Would you believe, in all my criss-cross traveling days as a professional musician, I never visited the Grand Canyon. Nope. I still haven’t seen it up close and personal. And I just read an article, and watched some videos, that piqued my interest to go see that big hole in the ground. Because of the fascinating information about cross-beds. That’s why I titled this post “wet or dry, these beds don’t lie.” It’ll make more sense shortly.
Wet or dry refers to the methodology in the videos.
And before I go any further, let me say, I gotta get a cool Brunton geology compass. Dr. John Whitmore, the guy in the video I’ll share with you, is the senior geology professor at Cedarville University. And he shows how he uses the Brunton compass to measure slope in the Coconino Sandstone cross-beds.
I love science when it’s actual science and not an anti God religion of blind faith. So, I enjoy information where actual scientists show actual rock formations and what’s actually going on. Or I should say what actually went on, back in the past.
Dr. Whitmore takes future and wannabe creation scientists on field trips down the Colorado River into the Grand Canyon. And he’s become a hands-on expert when it comes to the Coconino Sandstone cross-beds. I love how the article I read called out “conventional scientists,” and then said, they “have long considered this sandstone layer to be an example of an ancient desert filled with sand dunes. The technical term is eolian, or wind-blown, sandstone.”
But Dr. Whitmore believes something else explains the cross-beds.
And he shares a lot of evidence for the Coconino to be “a massive underwater sand deposit, or marine sandstone.” And that evidence points to something that makes total sense. Something I’ve talked about many times here on my website and in person with people who care to talk about it.
A global flood.
Before I read the article or watch a video, I had never heard of the Coconino sandstone. And apparently it’s a famous beige-colored formation. But they have dark, diagonal lines through them. Those are the cross-beds, and they happen when wind or water currents move sand into angles.
Dr. Whitmore measures those angles.
Sounds fun. Right? But who cares about the angles of sand through layers of rock in the Grand Canyon?
Well, you should care. I sure do. Because desert sand dunes and underwater sand dunes have different angles. And that difference gives interested eyes a whole new angle for looking at creation vs evolution.
So, that’s why Dr. Whitmore has carefully measured those angles with his cool Brunton compass. Because he needs to measure the angles of the beds AND the direction those beds dip. He can measure them wet or dry. But he shows a way to use water to find out where to measure.
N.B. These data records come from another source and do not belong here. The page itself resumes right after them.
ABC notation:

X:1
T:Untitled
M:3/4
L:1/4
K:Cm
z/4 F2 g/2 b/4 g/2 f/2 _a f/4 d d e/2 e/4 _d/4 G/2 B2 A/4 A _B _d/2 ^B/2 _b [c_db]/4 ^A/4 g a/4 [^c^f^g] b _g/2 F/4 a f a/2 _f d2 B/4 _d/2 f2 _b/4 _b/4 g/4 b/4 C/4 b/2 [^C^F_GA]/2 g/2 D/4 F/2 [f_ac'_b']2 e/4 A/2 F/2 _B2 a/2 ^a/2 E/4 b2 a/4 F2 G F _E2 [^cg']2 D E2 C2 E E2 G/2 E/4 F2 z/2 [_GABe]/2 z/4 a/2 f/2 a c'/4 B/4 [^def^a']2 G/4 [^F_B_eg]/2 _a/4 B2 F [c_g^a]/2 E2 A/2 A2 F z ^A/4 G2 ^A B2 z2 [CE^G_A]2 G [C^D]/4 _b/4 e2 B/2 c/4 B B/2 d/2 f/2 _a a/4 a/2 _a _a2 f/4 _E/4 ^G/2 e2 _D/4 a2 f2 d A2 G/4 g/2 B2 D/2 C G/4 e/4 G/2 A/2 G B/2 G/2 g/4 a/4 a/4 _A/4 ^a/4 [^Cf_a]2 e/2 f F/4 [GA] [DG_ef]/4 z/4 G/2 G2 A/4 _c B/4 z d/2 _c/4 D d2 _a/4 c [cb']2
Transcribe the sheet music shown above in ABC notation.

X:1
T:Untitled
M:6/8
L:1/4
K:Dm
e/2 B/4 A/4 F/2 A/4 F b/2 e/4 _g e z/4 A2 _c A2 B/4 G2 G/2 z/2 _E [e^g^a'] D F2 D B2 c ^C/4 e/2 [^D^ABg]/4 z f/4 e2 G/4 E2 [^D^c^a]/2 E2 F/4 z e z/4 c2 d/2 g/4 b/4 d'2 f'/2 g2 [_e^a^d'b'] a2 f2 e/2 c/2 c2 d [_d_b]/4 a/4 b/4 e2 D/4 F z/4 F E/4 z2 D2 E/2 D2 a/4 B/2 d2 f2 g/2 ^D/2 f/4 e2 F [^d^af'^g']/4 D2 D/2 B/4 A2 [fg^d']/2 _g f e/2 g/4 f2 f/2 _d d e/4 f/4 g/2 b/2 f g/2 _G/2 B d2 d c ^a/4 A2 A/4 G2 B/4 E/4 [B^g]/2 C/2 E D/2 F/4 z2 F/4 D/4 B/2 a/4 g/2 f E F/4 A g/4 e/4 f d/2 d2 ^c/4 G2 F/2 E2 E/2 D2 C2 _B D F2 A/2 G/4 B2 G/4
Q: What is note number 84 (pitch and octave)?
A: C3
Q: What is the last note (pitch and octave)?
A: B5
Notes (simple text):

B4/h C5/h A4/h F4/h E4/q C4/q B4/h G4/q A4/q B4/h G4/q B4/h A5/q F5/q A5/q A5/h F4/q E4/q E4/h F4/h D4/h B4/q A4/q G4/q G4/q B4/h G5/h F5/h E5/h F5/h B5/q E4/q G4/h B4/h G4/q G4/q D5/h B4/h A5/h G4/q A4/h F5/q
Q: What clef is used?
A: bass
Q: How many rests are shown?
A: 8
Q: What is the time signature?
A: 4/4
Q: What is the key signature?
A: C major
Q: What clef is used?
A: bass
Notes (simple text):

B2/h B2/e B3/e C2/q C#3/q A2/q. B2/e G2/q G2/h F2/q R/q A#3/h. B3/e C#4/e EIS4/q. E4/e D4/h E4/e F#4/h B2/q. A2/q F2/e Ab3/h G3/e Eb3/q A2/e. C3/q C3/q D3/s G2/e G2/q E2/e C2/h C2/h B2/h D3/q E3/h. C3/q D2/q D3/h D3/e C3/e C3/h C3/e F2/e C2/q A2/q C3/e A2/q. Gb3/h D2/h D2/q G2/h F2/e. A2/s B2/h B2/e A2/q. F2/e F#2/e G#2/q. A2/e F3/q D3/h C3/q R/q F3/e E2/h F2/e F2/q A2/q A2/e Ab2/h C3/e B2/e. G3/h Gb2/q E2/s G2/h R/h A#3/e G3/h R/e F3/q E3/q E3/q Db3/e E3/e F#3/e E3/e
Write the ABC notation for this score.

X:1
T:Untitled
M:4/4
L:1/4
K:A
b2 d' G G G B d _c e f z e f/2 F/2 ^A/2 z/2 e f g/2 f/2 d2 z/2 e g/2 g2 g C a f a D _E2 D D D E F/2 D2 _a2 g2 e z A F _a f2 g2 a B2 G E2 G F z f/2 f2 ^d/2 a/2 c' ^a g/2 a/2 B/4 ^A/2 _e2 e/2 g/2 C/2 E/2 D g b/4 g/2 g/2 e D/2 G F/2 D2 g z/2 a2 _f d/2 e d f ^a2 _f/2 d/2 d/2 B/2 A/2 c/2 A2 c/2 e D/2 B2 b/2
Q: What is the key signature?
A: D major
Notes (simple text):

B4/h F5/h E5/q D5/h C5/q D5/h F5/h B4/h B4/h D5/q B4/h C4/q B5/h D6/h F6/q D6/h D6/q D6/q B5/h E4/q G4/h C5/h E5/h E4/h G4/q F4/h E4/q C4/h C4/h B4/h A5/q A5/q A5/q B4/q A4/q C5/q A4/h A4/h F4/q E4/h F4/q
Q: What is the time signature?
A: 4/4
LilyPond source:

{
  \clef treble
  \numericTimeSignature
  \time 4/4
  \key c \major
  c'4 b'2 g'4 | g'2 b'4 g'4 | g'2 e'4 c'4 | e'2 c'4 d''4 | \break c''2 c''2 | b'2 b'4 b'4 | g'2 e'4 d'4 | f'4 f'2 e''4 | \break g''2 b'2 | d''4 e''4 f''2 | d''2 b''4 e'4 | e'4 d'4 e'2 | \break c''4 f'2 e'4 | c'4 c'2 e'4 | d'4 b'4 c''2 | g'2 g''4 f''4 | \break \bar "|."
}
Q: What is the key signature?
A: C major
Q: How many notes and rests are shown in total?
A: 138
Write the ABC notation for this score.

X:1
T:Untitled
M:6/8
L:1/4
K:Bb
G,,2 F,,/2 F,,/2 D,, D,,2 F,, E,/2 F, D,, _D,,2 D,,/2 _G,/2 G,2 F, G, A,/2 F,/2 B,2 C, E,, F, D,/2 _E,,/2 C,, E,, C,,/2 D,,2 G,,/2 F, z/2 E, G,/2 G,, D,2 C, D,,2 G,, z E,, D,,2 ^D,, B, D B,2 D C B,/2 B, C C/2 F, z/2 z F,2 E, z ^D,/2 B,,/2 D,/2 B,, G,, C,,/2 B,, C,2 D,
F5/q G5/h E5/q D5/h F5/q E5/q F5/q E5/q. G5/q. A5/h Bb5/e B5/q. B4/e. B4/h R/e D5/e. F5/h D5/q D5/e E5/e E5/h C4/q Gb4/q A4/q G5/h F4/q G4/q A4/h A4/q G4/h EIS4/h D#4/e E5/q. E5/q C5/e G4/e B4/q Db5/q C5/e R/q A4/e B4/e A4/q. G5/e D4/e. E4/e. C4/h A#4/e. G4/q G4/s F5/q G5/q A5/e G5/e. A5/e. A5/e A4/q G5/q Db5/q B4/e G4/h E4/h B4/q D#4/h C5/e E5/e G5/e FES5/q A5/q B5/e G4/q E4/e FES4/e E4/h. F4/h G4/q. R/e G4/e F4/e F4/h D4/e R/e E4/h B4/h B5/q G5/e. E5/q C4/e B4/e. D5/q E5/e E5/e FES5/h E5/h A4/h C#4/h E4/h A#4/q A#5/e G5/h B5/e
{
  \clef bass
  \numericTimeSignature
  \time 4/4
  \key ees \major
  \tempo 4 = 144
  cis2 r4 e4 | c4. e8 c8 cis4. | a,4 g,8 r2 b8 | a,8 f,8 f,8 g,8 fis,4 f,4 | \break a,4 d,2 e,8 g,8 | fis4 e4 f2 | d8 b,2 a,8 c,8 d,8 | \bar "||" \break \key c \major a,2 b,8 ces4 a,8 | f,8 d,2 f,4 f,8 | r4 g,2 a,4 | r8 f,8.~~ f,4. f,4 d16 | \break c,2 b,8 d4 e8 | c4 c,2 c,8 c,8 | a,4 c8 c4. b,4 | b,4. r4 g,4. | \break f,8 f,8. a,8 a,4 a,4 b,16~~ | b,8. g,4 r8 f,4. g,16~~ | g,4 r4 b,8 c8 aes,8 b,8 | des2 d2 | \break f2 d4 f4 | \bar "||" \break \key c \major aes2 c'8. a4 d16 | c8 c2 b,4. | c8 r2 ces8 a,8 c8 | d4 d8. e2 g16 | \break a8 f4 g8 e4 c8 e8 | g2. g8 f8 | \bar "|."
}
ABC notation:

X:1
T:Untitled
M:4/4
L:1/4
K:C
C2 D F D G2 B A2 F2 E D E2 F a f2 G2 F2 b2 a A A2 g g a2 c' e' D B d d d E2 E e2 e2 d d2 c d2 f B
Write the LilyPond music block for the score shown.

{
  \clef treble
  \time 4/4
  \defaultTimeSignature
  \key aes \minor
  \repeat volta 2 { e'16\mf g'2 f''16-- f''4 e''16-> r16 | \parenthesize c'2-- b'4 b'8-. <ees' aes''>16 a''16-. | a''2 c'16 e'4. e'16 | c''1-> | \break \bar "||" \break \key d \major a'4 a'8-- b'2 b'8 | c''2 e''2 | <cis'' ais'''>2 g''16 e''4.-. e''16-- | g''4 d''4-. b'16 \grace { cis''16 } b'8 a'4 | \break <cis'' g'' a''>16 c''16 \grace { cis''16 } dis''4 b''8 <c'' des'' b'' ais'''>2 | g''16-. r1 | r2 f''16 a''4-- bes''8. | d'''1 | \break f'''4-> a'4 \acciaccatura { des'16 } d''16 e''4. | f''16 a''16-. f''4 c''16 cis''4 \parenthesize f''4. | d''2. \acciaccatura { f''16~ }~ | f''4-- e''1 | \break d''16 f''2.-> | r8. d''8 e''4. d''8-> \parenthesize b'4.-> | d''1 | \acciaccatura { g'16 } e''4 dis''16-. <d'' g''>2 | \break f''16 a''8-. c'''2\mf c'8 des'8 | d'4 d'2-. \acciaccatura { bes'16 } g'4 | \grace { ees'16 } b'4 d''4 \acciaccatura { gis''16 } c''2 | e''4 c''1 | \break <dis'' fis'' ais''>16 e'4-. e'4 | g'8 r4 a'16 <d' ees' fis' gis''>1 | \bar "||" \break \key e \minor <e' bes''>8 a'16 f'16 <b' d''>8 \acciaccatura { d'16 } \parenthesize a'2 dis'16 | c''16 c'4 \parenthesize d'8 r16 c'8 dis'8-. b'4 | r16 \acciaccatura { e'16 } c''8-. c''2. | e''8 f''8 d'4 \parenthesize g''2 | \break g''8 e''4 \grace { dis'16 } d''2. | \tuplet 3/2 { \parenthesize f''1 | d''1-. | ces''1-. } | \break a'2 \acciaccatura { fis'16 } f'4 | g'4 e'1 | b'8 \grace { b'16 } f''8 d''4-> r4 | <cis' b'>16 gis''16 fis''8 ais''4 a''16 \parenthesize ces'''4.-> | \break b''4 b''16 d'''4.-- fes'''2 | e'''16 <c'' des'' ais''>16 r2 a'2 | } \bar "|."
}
Watch a video of the good Doc at work, below. And it reminds me of some lyrics I shared about heading down the Colorado River…
Down The River
Down the river there’s a ripple and a wake
That doesn’t seem to end like it does in a lake.
It doesn’t need a storm or a deep earthquake
To shimmer and shudder and shiver and shake.
Down the river there’s a mile-high sky
That changes real fast as the rocks roll by.
It doesn’t share a smile or a mournful sigh.
It darkens and lightens and closes one eye.
Down the river there’s a story to tell
That a few old-timers and their dogs know well.
A tale of woe when the river did swell…
And sent all the rafters to Heaven or Hell.
Down the river, where the rapids break free,
Is a place you’ll be glad that you got to see.
It’s where you’ll decide if you ever will be
Back down the river to the landing tree.